William Blount represented North Carolina in the Constitutional Convention, and Hugh Williamson and Richard Dobbs Spaight were signers of the Constitution. James Iredell and Alfred Moore were early appointees to the U.S. Supreme Court, and Samuel Johnston was the state's first U.S. senator. Six of the original trustees served as governor of the state, namely Samuel Ashe, William Blount, Samuel Johnston, Benjamin Smith, Richard Dobbs Spaight, and Benjamin Williams. Others served in Congress and in the General Assembly. Many of them were also successful planters.
With few exceptions these men were slaveholders. The federal census of 1790 listed thirty of the forty as owning slaves. Of the other ten, nine were either not listed or were from counties for which the data have been lost. Only one trustee, William Porter of Rutherford County, was listed in 1790 as owning no slaves. However, we know from other sources that Hugh Williamson, a scholarly physician who disapproved of slavery, also owned no slaves.
By far the largest slaveholder among the original trustees was Benjamin Smith, who had 221 slaves in 1790. Others who owned large numbers were Stephen Cabarrus with 73, Samuel Johnston with 96, Willie Jones with 120, and Richard Dobbs Spaight with 71.
William R. Davie, ca. 1800
Born in England, William R. Davie moved with his parents to the Waxhaws near Lancaster, South Carolina, in 1764, when he was eight years old.
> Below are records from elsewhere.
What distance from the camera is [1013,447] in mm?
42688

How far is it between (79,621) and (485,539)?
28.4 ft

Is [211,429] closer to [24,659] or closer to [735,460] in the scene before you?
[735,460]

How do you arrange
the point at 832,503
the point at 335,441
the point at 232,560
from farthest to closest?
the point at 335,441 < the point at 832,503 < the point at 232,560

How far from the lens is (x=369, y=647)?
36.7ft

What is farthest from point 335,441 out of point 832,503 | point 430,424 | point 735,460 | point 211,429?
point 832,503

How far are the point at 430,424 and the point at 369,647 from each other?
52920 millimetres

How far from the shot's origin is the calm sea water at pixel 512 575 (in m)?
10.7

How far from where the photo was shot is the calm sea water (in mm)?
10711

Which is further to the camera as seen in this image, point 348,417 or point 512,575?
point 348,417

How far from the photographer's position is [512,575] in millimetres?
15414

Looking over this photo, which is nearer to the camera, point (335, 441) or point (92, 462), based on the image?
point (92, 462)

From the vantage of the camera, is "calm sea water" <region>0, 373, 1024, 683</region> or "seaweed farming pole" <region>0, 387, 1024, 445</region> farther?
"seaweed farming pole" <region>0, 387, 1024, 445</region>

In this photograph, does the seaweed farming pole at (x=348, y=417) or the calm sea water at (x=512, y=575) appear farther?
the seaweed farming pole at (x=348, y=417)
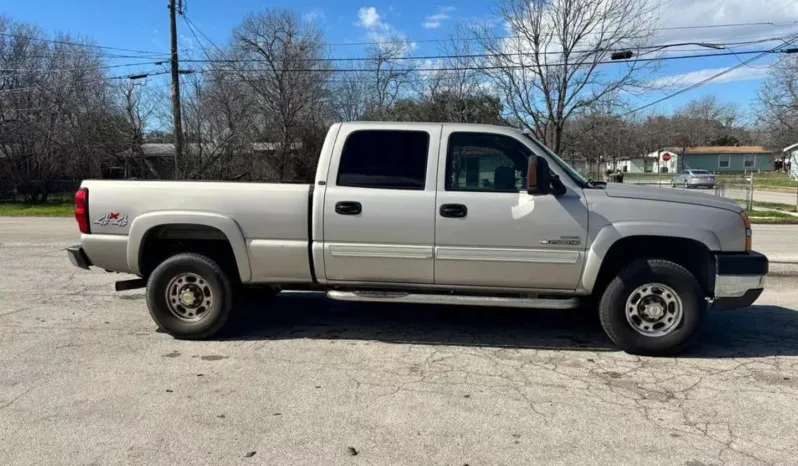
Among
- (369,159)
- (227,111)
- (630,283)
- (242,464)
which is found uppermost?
(227,111)

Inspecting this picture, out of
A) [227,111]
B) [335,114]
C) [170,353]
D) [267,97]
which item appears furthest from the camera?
[335,114]

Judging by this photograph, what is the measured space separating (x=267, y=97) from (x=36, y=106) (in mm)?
11375

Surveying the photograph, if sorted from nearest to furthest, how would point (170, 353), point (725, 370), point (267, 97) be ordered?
point (725, 370) < point (170, 353) < point (267, 97)

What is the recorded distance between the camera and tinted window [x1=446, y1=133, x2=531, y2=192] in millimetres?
5055

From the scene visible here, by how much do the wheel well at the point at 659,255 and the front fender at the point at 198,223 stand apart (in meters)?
3.21

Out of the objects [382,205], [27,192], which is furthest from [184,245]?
[27,192]

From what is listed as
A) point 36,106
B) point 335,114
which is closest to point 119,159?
point 36,106

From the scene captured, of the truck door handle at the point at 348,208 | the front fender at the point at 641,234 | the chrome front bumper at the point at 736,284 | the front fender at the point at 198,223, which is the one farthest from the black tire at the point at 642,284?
the front fender at the point at 198,223

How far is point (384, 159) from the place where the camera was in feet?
17.1

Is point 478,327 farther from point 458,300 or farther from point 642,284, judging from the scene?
point 642,284

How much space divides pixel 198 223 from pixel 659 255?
4160 mm

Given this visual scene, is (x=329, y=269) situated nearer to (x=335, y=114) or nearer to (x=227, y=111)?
(x=227, y=111)

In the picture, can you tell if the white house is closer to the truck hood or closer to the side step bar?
the truck hood

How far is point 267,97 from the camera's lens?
30.4 m
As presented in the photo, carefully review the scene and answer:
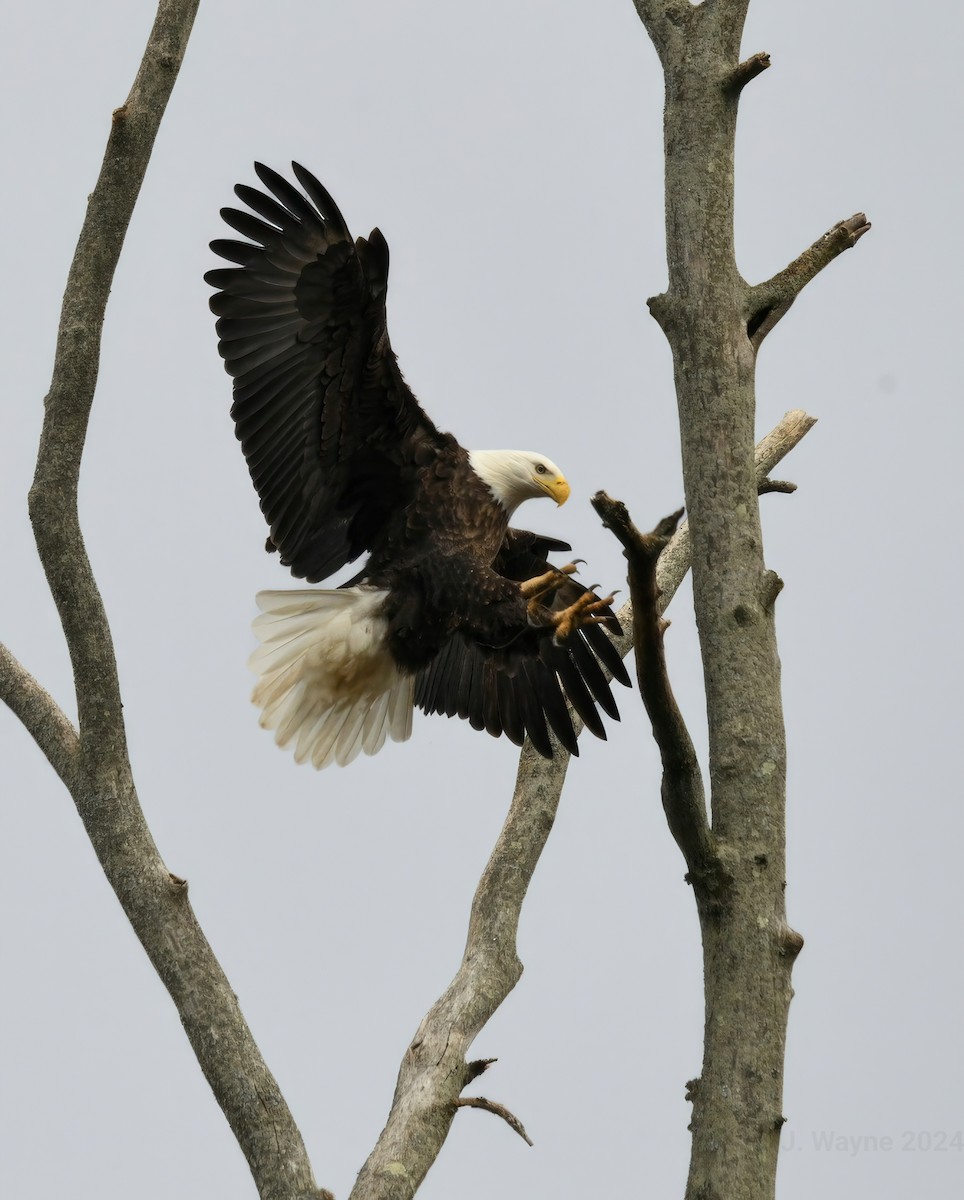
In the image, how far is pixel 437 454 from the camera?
463 cm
He graduated from the College of New Jersey (Princeton) in 1776, just as the Revolution began, and quickly became one of the chief organizers of patriot forces in the Carolina Piedmont. Wounded at the Battle of Stono Ferry in 1779, he retired to Salisbury, North Carolina, and there read law. When Cornwallis's troops reached the Piedmont, Davie organized a company of cavalry to resist them. Nathanael Greene, on taking command of the Southern Army, made Davie his commissary general.
After the Revolution Davie practiced law in Halifax, became interested in politics, and soon rose to a position of prominence in the Federalist Party. At the age of thirty he was one of the framers of the U.S. Constitution. In 1789, at the Fayetteville Convention, he introduced the bill for North Carolina's ratification of the Constitution along with a bill to charter the University of North Carolina. Now known as the "Father of the University," Davie was chiefly responsible for the establishment, building, and endowment of the university, along with the selection of its faculty and the planning of its curriculum.